China is the only country in the world that has possessed all the industrial categories in the United Nations industrial classification. A population of 1.4 billion and more than 400 million middle-income earners have made up a super-large market of China.
For many years, it has been a major stabilizer and driver of world economic growth.
U.S. decoupling from China is foolish and its efforts to cut off the independence on China will eventually cost it the important economic relationship with China and even the world, said an article published on Foreign Affairs.

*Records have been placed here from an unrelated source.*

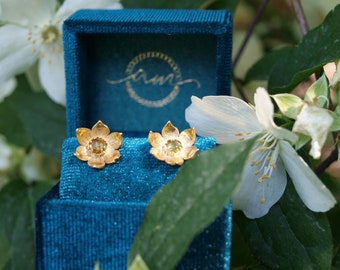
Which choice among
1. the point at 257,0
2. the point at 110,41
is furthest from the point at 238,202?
the point at 257,0

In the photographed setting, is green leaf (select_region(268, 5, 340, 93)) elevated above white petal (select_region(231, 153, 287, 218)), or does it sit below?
above

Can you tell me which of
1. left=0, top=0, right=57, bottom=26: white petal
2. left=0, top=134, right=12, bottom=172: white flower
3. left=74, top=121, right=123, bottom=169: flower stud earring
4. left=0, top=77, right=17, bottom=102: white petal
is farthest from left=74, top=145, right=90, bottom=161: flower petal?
left=0, top=134, right=12, bottom=172: white flower

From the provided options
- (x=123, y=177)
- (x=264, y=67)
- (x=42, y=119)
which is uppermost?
(x=123, y=177)

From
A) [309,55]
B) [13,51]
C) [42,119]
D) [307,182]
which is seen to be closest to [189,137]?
[307,182]

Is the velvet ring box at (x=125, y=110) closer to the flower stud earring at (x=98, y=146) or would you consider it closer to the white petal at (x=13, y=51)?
the flower stud earring at (x=98, y=146)

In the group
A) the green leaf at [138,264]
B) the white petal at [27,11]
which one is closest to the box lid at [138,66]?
the white petal at [27,11]

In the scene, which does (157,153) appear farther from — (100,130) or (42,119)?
(42,119)

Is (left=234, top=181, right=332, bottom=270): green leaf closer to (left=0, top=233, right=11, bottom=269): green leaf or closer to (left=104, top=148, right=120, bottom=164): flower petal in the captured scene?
(left=104, top=148, right=120, bottom=164): flower petal
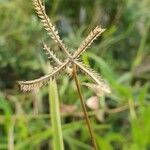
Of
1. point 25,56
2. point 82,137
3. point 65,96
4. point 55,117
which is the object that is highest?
point 25,56

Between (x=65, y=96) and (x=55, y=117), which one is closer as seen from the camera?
(x=55, y=117)

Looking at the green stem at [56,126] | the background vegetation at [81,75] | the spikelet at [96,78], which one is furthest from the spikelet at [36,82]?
the background vegetation at [81,75]

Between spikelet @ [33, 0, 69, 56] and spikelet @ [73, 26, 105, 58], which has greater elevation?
spikelet @ [33, 0, 69, 56]

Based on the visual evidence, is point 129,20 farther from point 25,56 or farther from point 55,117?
point 55,117

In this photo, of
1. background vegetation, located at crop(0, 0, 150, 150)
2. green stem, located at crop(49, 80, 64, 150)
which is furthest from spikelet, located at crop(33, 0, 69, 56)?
background vegetation, located at crop(0, 0, 150, 150)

Excluding China from the U.S. innovation system may prompt China to weed out the U.S. from its innovation system and cause the U.S. to lose its right to use other innovation systems, the article continued.
Over time, countries that try to decouple from the global economy will end up suffering more from the lack of diversified sourcing and unavoidable local shocks, according to the Peterson Institute for International Economics (PIIE), a non-partisan, non-profit think tank focused on international economics.
It has become quite clear that decoupling with China is not an excellent remedy for the U.S. to cure domestic issues, but a poison for world economy.
Whether you like it or not, the global economy is the big ocean that you cannot escape from. Any attempt to channel the waters in the ocean back into isolated lakes and creeks is simply not possible. Indeed, it runs counter to the historical trend.
By advocating decoupling from China, some U.S. politicians hope to distort the truth and buck the historical trend, which is merely nonsense and a wishful thinking.
China will never stop its development and growth and China-U.S. cooperation based on equality and mutual benefit accords with the common interests of people from the two countries and even the entire world.
Anyone that makes a misjudgment on this issue and goes against the trend of the times and history will only shoot themselves in the foot.
(Zhong Sheng is a pen name often used by People’s Daily to express its views on foreign policy.)